Hamburg implemented the new rule on Sunday as the H5N8 virus spreads across the country, for fear that dogs could spread the virus further if they come into contact with a dead bird. Cats are also now not permitted to wander freely.
The president of the Friedrich-Loeffler Institute (FLI), Thomas C. Mettenleiter, told DPA that there is no evidence that mammals can become sick from H5N8.
But the ministry of agriculture in Mecklenburg-Western Pomerania explained that there is still concern that pets could spread the virus if feces of infected animals gets on their paws or fur.
The aggressive bird flu H5N8 has now been identified in 11 out of 16 German states, and a central crisis committee of experts met on Tuesday to discuss the situation.
“We are taking the spread of bird flu in Germany very seriously,” said Agricultural Minister Christian Schmidt on Monday.
Since the beginning of November, the virus has been detected in seven different farming flocks in northern Germany, including within a large farm of around 30,000 chickens in the state of Schleswig-Holstein.

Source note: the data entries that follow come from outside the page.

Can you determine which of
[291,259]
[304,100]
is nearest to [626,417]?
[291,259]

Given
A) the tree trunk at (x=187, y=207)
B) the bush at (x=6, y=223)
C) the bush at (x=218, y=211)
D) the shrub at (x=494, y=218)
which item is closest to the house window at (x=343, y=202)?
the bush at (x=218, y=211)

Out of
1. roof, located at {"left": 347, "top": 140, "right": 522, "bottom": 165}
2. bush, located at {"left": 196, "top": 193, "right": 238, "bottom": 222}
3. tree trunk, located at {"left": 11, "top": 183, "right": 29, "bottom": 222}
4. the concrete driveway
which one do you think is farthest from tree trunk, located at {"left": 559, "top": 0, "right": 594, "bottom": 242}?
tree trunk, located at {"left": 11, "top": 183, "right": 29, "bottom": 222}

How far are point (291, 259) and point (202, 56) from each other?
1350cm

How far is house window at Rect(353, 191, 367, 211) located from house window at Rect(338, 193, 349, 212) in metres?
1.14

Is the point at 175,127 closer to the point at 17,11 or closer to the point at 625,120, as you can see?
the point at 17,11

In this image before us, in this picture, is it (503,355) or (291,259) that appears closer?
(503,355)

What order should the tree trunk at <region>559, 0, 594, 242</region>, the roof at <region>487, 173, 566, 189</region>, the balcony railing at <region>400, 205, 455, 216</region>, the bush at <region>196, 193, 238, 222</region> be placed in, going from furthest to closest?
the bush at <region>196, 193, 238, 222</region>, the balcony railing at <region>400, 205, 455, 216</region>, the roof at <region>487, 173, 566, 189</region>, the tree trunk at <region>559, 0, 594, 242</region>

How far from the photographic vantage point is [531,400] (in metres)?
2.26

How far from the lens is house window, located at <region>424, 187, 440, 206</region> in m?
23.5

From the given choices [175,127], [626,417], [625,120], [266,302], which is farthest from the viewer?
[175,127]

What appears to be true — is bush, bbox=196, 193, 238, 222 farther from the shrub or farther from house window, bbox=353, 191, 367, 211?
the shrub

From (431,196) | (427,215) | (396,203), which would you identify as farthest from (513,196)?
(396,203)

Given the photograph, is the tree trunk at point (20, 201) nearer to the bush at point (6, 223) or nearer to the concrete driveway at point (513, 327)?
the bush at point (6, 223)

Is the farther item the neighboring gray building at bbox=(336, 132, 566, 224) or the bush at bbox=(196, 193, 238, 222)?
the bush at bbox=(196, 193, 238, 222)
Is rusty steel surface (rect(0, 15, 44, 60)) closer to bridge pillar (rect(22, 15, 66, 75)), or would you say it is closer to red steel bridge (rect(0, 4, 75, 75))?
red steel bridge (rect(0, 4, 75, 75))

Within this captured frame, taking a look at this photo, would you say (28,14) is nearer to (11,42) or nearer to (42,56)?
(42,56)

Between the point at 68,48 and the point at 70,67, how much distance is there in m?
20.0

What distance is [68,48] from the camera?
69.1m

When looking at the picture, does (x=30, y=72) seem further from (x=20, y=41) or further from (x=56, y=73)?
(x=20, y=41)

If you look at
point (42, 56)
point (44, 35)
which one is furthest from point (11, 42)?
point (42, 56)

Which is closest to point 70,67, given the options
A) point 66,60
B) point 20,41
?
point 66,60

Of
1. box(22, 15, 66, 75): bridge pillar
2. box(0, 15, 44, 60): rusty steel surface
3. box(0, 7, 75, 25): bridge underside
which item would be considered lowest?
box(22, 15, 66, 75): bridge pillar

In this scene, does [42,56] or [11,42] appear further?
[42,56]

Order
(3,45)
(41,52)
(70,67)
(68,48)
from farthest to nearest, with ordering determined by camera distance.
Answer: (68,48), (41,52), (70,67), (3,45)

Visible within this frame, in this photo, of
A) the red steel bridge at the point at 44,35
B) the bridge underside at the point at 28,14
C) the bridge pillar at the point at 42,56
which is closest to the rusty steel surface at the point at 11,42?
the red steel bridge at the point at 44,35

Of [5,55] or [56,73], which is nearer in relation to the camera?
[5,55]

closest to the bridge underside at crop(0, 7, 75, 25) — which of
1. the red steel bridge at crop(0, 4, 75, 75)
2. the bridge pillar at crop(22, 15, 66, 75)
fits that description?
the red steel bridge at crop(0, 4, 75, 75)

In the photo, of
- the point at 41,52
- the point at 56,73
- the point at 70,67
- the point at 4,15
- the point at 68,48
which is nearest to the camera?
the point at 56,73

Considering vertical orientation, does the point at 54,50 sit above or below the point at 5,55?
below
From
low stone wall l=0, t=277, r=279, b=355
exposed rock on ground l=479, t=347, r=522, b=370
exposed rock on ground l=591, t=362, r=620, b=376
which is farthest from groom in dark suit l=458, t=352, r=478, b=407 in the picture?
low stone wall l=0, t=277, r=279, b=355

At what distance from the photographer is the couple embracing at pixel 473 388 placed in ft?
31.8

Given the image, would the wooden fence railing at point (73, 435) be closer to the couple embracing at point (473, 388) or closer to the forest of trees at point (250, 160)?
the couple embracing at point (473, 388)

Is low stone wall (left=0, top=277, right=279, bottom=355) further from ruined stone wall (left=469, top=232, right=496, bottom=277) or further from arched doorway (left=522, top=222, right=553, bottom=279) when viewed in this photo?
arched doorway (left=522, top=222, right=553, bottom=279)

The highly contagious H5N8 virus is transmitted by birds on migration routes heading south for the winter. The FLI also believes that infected poultry populations on farms could have either come in direct contact with infected waterfowl, or in some cases indirectly through feed and water supplies that had been polluted by wild birds.
The sub-type was first identified in Denmark. Austria, Switzerland, Hungary and Poland have all also reported confirmed cases.
Several countries - like Israel, Japan and South Korea - have now forbidden the import of German chickens, ducks, geese and turkeys.
In parts of Germany, agricultural authorities have ordered that all poultry be kept caged so that they do not become infected by wild birds.
On Tuesday, thousands of geese in Schleswig-Holstein were slaughtered due to concerns about the virus.
And ostrich farms have also been indirectly impacted by the virus.
“I have now registered my animals for slaughter,” said ostrich rancher Harald Pfeiffer from Canzow, Mecklenburg-Western Pomerania. This is because he was not able to get an exemption from the requirement to cage his birds, and “you cannot lock up ostriches in good conscience”, Pfeiffer explained.
Other states have made exceptions for ostrich farmers.